Dino derruba ‘jaboti’ do orçamento e gera crise
Por Raimundo Borges

O Imparcial – O cobiçado emprego de ministro do Supremo Tribunal Federal (STF), olhado de fora, parece moleza, com tanto poder, mordomias e privilégios. Mas nem tudo é o que parece ser. Domingo passado, 21/11, enquanto a população do Brasil se aglomerava nos shoppings e no comércio popular portando as listas de presentes e lembrancinhas de Natal, do gabinete do ministro Flávio Dino, do STF, saía a decisão de suspender uma manobra nada sutil do Congresso Nacional, com um “jabuti” de R$ 1,9 bilhão pendurado no orçamento de 2026. Os parlamentares incluíram na lei um remendo que obriga o governo a pagar emendas do antigo “Orçamento Secreto” entre 2019 e 2023.
Na pressa de aprovarem o orçamento federal antes do recesso, os deputados e senadores incluíram um artigo que corta vários benefícios sociais e autorizaram a revalidação de restos a pagar não processados desde 2019, inclusive valores já cancelados, permitindo sua liquidação até o final de 2026. Um autêntico “jabuti” — arranjo colocado em projetos de lei de forma sorrateira, para ver se passa. Esse tipo de manobra foi adaptado à famosa frase do cacique Vitorino Freire: “Quando se vê jaboti trepado, foi enchente ou mão de gente”. No caso do Congresso, onde é impossível haver enchente, o “jabuti” é manobra dos parlamentares na ganância de compartilhar o dinheiro do orçamento.
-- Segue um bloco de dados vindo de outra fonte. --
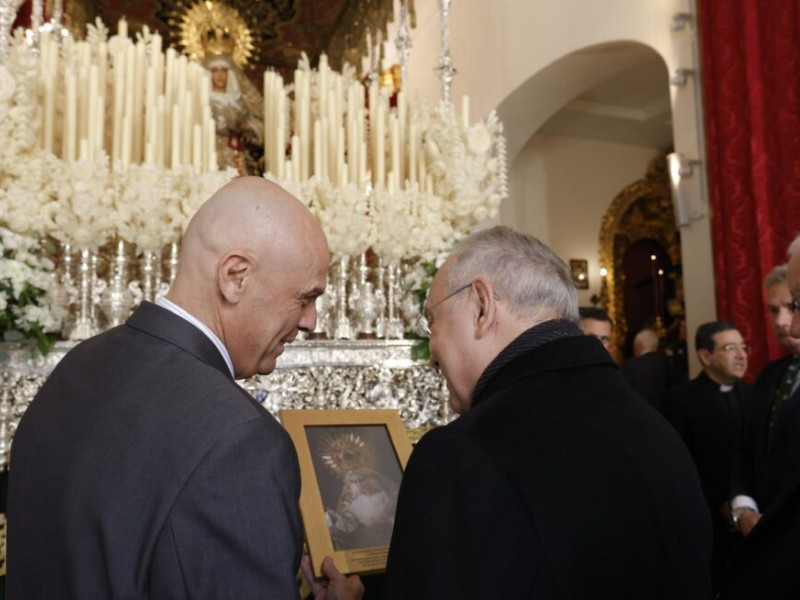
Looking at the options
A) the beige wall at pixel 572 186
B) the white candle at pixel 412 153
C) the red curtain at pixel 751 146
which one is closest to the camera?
the white candle at pixel 412 153

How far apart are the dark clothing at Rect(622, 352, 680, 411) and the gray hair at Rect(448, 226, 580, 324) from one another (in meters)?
4.66

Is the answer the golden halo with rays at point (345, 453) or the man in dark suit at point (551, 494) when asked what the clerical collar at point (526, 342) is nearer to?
the man in dark suit at point (551, 494)

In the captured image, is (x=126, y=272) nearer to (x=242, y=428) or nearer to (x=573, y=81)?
(x=242, y=428)

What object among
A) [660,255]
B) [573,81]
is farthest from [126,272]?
[660,255]

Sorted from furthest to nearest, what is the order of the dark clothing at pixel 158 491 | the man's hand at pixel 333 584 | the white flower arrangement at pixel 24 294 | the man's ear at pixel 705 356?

Para Dino, a manobra autoriza o pagamento de “montantes expressivos” remanescentes das emendas de relator (RP-9), nome técnico do popularmente conhecido Orçamento Secreto, considerado inconstitucional pela Corte por falta de transparência, rastreabilidade e critérios objetivos. Portanto, a medida liminar foi decidida em uma ação apresentada por deputados federais do PSOL e do partido Rede Sustentabilidade, na tentativa de impedir que o presidente Lula sancionasse o orçamento, “contaminado” com o “jaboti” de R$ 1,9 bilhão, fora os R$ 61,4 bilhões das emendas novas. Agora, a liminar, no entanto, passará pelo referendo do plenário da Suprema Corte, em meio a reação política ameaçadora.
Embora o projeto da LOA tenha permitido aumentar a arrecadação da União com mais taxação das bets e fintechs, o Congresso procurou um atalho para reforçar ainda mais a absurda sangria de R$ 61,4 bilhões, aprovada no texto orçamentário só em emendas parlamentares no ano eleitoral de 2026. De qualquer forma, a decisão de Dino reaquece, de fato, o embate institucional entre o Parlamento e o Supremo. Afinal, esse tipo de ingerência do Congresso no orçamento federal tem sentido multifacetado. Primariamente, opera como instrumento de pressão política sobre o Executivo, sob o argumento de atender às demandas das bases eleitorais de cada parlamentar.
Como o Centrão e a direita bolsonarista formam maioria na Câmara e no Senado, o presidente Lula se encontra acuado, enfrentando derrotas parlamentares num Congresso cada vez mais influente, a ponto de reduzir a capacidade do Executivo de investir em infraestrutura e setores essenciais à população. Os R$ 61,4 bilhões em emendas vão sair de cortes em programas sociais como Pé-de-Meia e Auxílio Vale Gás. Porém, há a previsão de R$ 34,5 bilhões em superávit no próximo ano e o estabelecimento do mínimo de R$ 83 bilhões para investimentos públicos, na previsão geral de despesas e receitas no valor de R$ 6,5 trilhões.
No entanto, a decisão de Dino faz aumentar a tensão entre o STF e o Congresso. Para se ter uma ideia, desde 2020 o Senado já acumula nada menos que 99 pedidos de impeachment contra ministros do STF. Tais ações aumentaram desde decisões da Corte sobre o combate à Covid-19 (governo Bolsonaro) até a condução do chamado inquérito das fake news. Depois de 2022, Alexandre de Moraes, como relator do inquérito antigolpe, e Flávio Dino, do antiemendas Pix, são os principais alvos dos pedidos de impeachment. Um projeto que redefine tal ação tem como relator o senador pedetista Weverton Rocha (PDT), que o engavetou para 2026, mas recebeu uma operação de busca da PF em suas casas, autorizada pelo ministro André Mendonça.